Project

General

Profile

Actions

Bug #3595

closed

ceph-osd and ceph-mds crash on Debian Squeeze

Added by Jörg Blank over 11 years ago. Updated about 11 years ago.

Status:
Won't Fix
Priority:
High
Assignee:
-
Category:
-
Target version:
-
% Done:

0%

Source:
Community (user)
Tags:
Backport:
Regression:
Severity:
Reviewed:
Affected Versions:
ceph-qa-suite:
Pull request ID:
Crash signature (v1):
Crash signature (v2):

Description

Using the official packages for 0.48 and 0.55 on Debian Squeeze always leads to a crash of the ceph-osd and ceph-mds daemons during basic setup.
This bug is described at https://code.google.com/p/gperftools/issues/detail?id=304 and was fixed with google-perftools 1.7.
As Debian Squeeze currently ships with version 1.5, perftools should be disabled on this platform.

Actions #1

Updated by Sage Weil about 11 years ago

  • Status changed from New to Need More Info

Is this still a problem with the bobtail packages?

Actions #2

Updated by Jörg Blank about 11 years ago

root@cluster:~# ceph-osd
Segmentation fault
root@cluster:~# ceph-osd -h
Segmentation fault
root@cluster:~# ceph-osd
Segmentation fault

Unfortunately the bug is still present.

Actions #3

Updated by Greg Farnum about 11 years ago

I actually run these on Debian pretty often and don't have any issues, so I'm a bit confused.
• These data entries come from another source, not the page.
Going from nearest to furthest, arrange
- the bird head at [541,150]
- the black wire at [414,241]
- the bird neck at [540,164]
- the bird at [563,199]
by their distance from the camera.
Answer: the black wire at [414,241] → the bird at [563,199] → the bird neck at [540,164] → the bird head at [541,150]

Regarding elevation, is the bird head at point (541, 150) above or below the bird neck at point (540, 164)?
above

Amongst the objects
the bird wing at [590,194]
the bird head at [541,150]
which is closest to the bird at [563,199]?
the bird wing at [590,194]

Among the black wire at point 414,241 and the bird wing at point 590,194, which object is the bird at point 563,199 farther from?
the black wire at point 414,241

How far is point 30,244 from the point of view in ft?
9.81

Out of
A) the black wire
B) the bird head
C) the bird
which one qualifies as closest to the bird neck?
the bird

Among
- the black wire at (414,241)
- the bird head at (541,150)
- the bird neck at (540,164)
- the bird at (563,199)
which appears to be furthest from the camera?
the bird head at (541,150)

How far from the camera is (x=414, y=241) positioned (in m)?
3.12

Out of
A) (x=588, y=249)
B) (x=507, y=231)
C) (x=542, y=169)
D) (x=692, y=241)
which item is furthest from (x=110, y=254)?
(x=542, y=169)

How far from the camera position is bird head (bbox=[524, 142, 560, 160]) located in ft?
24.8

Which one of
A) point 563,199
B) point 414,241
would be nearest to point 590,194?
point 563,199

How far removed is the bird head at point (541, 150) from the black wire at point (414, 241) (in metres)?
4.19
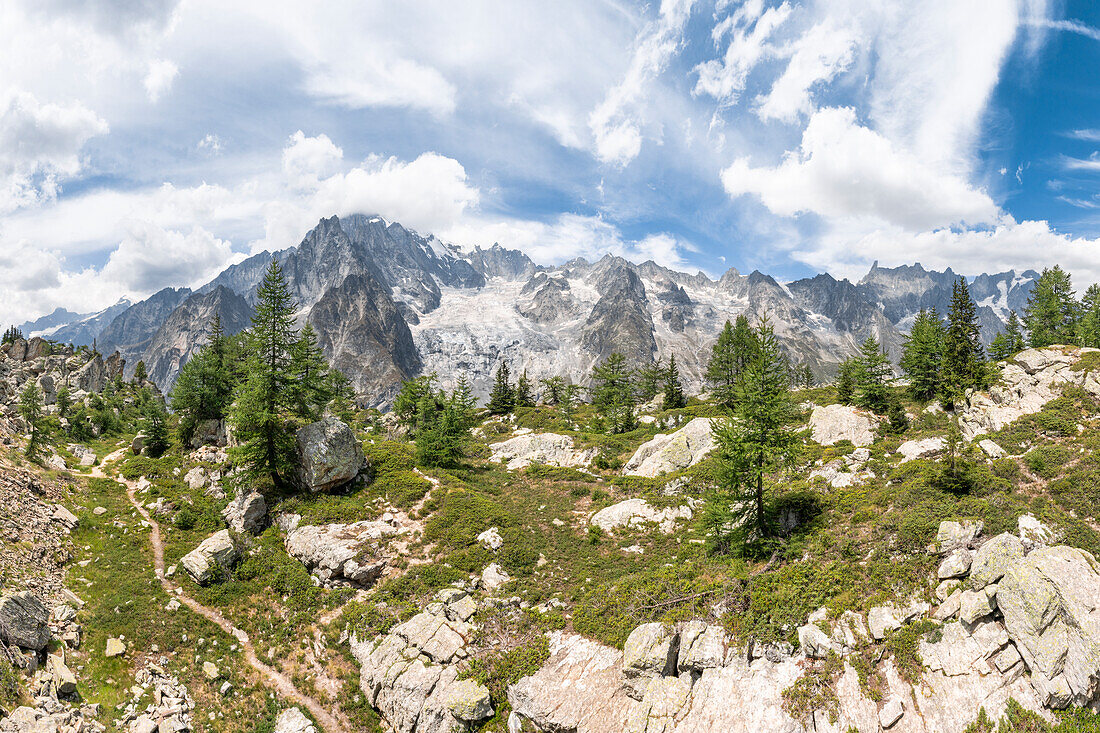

Can you grab a backtrace out of GDB for me?

Actions #4

Updated by Jörg Blank about 11 years ago

dpkg -s ceph

Version: 0.56.2-1~bpo60+1

dpkg -s libgoogle-perftools0

Version: 1.5-1

dpkg -s libtcmalloc-minimal0

Version: 1.5-1

gdb ceph-osd

(gdb) run
Starting program: /usr/bin/ceph-osd
[Thread debugging using libthread_db enabled]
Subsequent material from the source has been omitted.